Green energy is big business. Since 2015, green energy now generates more electricity than nuclear and coal in the UK. Wind is a vital – and growing – component of this and many other countries energy resources. The wind energy market is about to get more competitive, with the recent announcement that Siemens and Gamesa, a Spanish wind giant, are going to merge their wind farm and service businesses.
Both companies need to submit the deal to shareholders, although they already have unanimous board approval.
Siemens and Gamesa: Creation of a Renewable Energy Giant
Engineering company, Siemens, which has been struggling to make their wind turbine business profitable, is paying €1 billion euros cash to Gamesa shareholders, in the form of an extraordinary dividend, in return for 59% stake in the company, without a majority position on the board. Current Gamesa shareholders will retain a 41% stake in the business. Spanish market regulators find the deal acceptable, in this format.

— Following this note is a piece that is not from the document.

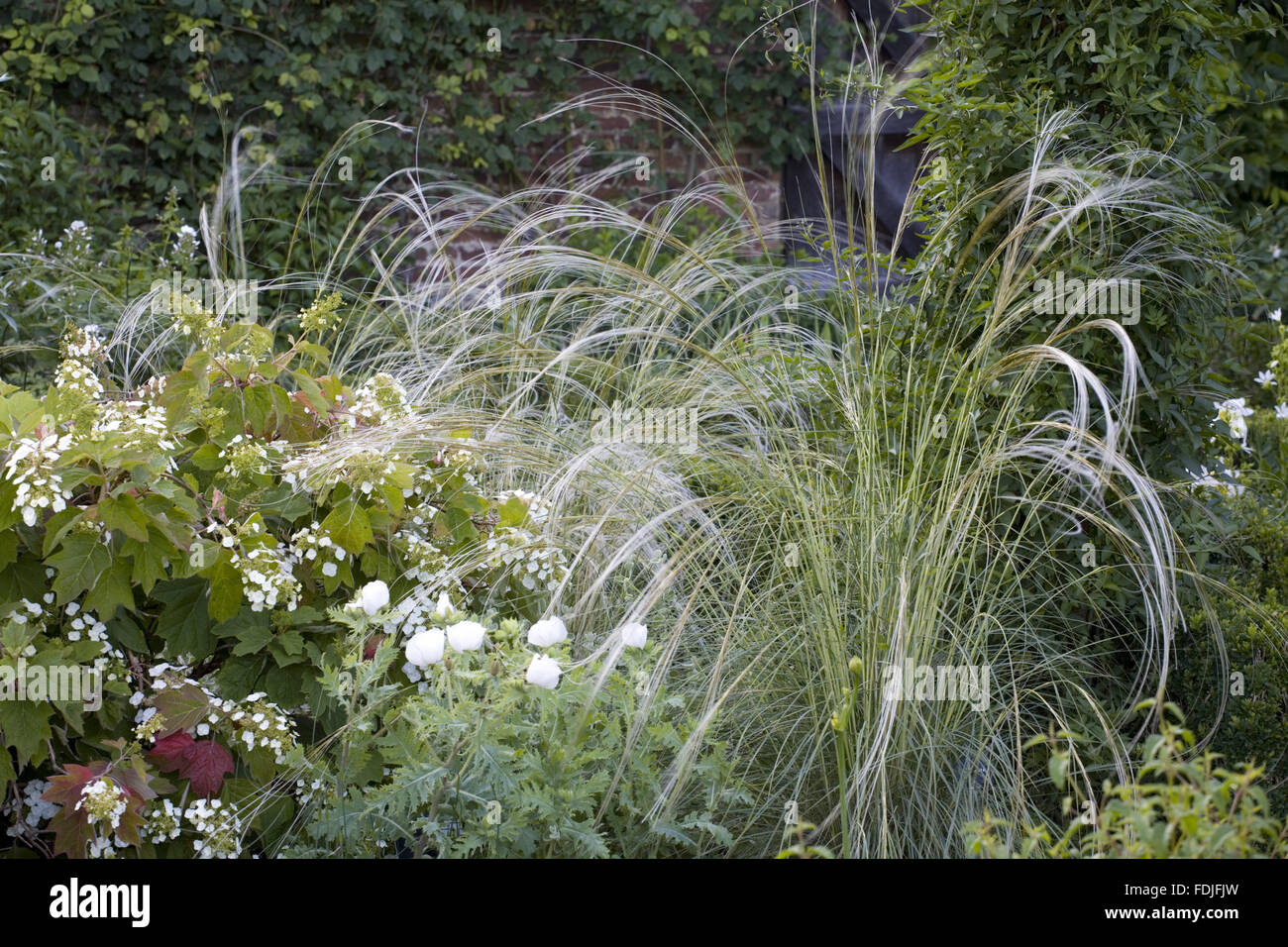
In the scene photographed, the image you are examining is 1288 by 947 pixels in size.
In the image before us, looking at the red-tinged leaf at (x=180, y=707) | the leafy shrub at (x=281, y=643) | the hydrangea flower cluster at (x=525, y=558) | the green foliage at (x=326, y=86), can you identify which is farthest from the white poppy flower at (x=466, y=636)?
the green foliage at (x=326, y=86)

The new combined business can generate 69 gigawatts of electricity worldwide, with €20bn worth of orders for wind farm installations on the books, revenues of €9.3bn and adjusted EBIT (earnings before interest and tax) of €839 million.
Reuters expects cost savings in the region of €230m, within four years. At present, this venture has 21,000 staff and will remain headquartered in Spain, with a stock listing on the Madrid exchange. Areva, a French state-owned renewable energy company, stalled the talks that started in January 2016; however, existing contractual restrictions have been waived, allowing the merger to go ahead.

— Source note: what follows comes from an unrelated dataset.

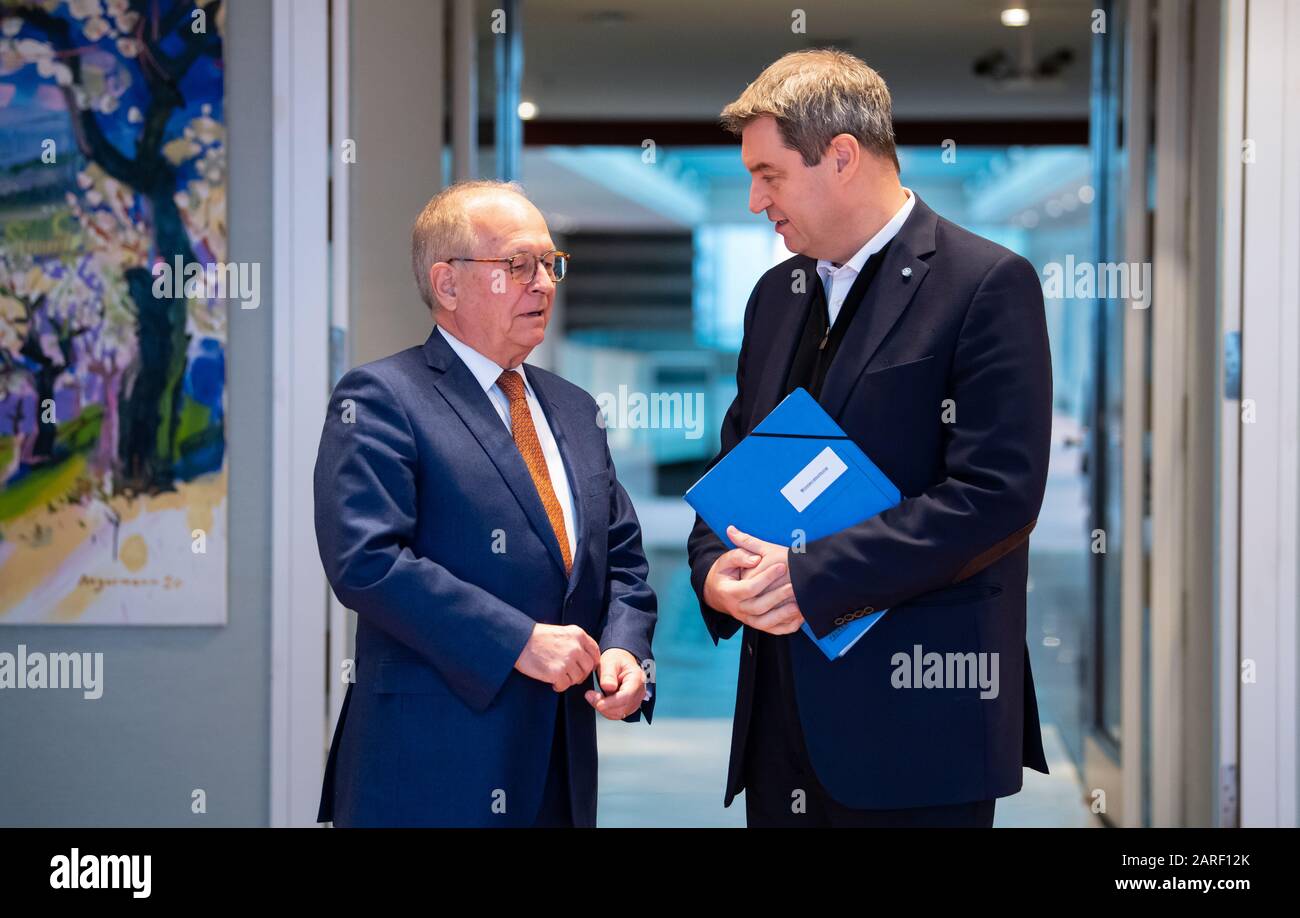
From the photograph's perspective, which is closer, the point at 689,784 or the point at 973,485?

The deal is set to complete early in 2017.
Impact on the Energy Market
The Siemens – Gamesa deal isn’t the only one analysts were expecting.

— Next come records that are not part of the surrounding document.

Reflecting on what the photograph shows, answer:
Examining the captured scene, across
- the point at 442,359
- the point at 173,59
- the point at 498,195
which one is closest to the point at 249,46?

General Electric (GE), another global manufacturing giant, is said to be considering buying Areva, to gain more access to the renewable energy market. Offshore wind is set to keep growing, with more mergers and acquisitions and IPOs anticipated in the near to short term.
As we have seen in the UK, the sector is no longer reliant on government funding. Growth is set to continue, making countries more dependent on renewable sources than ever before; thereby safeguarding the environment and energy supplies.